## YOUR TASK
The reply should consist of the full listing, written out exactly.

··· EXTRACTED RECORDS ···

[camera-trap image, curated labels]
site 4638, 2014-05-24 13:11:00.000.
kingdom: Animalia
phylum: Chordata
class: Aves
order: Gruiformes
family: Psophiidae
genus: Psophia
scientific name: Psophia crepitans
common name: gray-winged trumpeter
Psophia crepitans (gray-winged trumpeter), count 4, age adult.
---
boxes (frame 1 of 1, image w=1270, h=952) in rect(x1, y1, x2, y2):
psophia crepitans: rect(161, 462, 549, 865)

···

## RESPONSE BOX
[camera-trap image, curated labels]
site 4638, 2014-05-24 13:11:00.000.
kingdom: Animalia
phylum: Chordata
class: Aves
order: Gruiformes
family: Psophiidae
genus: Psophia
scientific name: Psophia crepitans
common name: gray-winged trumpeter
Psophia crepitans (gray-winged trumpeter), count 4, age adult.
---
boxes (frame 1 of 1, image w=1270, h=952) in rect(x1, y1, x2, y2):
psophia crepitans: rect(161, 462, 549, 865)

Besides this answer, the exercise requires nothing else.